Show each line of the records below that contains the word "away", copying every such line in full.

------ Data shown ------

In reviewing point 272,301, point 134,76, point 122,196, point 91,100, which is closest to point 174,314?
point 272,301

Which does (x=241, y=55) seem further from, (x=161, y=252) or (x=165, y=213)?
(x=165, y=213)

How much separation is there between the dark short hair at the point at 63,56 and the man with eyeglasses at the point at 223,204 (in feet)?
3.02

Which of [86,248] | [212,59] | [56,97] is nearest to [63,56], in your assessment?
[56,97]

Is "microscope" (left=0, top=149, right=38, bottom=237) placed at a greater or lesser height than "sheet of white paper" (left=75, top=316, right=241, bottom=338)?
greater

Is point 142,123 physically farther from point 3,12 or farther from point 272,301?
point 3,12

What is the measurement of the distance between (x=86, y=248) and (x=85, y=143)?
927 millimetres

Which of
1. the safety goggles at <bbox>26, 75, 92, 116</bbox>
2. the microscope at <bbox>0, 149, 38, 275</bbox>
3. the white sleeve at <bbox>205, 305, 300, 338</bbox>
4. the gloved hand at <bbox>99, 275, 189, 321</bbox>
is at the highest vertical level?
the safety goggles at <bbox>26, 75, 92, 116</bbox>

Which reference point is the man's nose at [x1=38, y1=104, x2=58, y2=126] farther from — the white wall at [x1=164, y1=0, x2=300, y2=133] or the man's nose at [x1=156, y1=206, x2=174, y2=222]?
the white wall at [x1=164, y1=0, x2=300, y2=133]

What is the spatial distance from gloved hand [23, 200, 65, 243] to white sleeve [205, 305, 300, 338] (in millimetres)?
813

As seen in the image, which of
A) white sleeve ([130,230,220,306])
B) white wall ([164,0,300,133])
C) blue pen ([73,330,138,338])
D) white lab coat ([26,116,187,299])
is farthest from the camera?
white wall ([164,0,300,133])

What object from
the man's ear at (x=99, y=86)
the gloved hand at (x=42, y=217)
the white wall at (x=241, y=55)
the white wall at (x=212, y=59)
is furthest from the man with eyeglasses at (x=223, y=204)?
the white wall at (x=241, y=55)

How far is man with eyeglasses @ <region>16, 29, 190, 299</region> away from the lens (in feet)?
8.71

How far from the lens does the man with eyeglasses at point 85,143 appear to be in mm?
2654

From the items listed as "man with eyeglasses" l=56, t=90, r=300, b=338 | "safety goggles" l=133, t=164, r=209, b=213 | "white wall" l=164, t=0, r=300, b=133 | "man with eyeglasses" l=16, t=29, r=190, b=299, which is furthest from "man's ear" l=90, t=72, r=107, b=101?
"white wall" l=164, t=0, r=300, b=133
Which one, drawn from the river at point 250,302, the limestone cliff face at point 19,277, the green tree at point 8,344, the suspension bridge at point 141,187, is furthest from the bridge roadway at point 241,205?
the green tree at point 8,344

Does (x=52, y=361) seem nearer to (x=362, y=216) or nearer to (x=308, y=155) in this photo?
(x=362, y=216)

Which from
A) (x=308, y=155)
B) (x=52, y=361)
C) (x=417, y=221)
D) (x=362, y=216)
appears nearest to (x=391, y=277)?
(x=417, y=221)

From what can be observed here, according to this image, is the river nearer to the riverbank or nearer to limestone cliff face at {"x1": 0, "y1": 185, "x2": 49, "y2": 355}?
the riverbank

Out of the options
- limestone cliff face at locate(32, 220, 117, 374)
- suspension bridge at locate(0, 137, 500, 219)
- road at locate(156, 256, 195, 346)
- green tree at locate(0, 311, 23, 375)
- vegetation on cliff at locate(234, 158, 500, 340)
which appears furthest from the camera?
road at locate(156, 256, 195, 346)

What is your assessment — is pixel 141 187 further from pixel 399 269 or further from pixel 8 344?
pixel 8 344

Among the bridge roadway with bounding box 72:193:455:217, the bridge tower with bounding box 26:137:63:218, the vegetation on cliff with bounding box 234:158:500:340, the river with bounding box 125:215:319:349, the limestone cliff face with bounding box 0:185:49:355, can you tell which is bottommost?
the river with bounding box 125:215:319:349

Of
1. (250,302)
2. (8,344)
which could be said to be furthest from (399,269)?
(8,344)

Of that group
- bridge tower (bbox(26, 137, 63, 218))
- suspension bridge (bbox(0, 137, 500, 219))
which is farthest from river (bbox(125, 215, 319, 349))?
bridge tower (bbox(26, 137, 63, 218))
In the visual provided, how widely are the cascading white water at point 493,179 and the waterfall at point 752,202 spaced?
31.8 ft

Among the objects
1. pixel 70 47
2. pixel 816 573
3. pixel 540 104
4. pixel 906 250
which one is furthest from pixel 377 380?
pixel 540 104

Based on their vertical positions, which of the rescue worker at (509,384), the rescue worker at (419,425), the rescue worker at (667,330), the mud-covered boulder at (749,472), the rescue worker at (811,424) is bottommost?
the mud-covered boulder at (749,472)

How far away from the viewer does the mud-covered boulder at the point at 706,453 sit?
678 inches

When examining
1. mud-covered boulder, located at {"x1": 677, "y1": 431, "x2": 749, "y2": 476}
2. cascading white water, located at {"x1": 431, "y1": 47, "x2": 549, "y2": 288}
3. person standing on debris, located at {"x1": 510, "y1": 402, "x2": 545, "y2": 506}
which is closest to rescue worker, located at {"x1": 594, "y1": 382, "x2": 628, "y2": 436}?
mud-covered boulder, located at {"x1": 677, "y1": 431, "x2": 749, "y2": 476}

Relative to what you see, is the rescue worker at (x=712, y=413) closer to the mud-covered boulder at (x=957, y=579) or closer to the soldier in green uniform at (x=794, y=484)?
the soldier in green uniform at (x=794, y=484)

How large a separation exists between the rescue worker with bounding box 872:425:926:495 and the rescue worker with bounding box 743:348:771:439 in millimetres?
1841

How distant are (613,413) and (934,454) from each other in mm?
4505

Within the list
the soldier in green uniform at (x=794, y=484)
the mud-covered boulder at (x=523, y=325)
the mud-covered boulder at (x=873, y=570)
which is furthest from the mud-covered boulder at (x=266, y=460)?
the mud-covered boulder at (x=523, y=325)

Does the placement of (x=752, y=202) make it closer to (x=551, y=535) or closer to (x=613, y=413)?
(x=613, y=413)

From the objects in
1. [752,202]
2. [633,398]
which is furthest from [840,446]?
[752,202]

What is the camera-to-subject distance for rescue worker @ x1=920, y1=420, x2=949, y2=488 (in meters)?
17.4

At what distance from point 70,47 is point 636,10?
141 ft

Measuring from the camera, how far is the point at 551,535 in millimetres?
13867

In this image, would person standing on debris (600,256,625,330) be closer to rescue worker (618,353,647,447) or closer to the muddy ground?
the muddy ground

------
------ Data shown ------

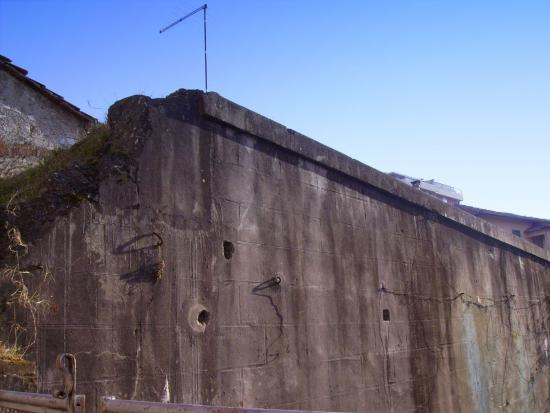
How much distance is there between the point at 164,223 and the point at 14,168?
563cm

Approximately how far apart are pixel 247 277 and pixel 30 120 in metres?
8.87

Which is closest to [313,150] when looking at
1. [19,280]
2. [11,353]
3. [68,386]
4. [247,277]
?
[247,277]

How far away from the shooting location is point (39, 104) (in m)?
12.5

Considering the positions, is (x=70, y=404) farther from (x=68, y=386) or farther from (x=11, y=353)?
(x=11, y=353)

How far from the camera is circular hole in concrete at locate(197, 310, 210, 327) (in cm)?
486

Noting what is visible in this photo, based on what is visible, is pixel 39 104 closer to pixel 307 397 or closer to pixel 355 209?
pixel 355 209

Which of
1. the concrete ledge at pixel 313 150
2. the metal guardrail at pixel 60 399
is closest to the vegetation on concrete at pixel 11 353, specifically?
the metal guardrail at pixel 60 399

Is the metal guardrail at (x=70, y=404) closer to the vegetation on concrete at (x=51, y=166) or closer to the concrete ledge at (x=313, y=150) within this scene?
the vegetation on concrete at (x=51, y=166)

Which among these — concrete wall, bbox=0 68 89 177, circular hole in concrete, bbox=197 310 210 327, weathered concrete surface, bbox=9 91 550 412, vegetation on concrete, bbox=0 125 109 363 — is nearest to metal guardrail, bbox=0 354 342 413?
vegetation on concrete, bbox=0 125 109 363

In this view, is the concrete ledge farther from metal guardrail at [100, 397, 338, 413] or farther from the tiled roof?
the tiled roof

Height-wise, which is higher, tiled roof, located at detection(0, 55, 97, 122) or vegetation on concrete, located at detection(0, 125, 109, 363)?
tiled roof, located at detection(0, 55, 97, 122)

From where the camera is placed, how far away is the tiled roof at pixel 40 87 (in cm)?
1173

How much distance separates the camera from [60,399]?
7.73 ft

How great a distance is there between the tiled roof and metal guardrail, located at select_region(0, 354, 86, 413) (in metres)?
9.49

------

Final answer:
How far is man with eyeglasses @ <region>16, 29, 190, 299</region> away from the lens (in feet)?
How far away from the viewer does the mud-covered boulder at the point at 706,453 sit?
How far away from the shooting location is point (39, 104) (in m)?
From where the camera is placed, how far away is the tiled roof at pixel 40 87 (in cm)?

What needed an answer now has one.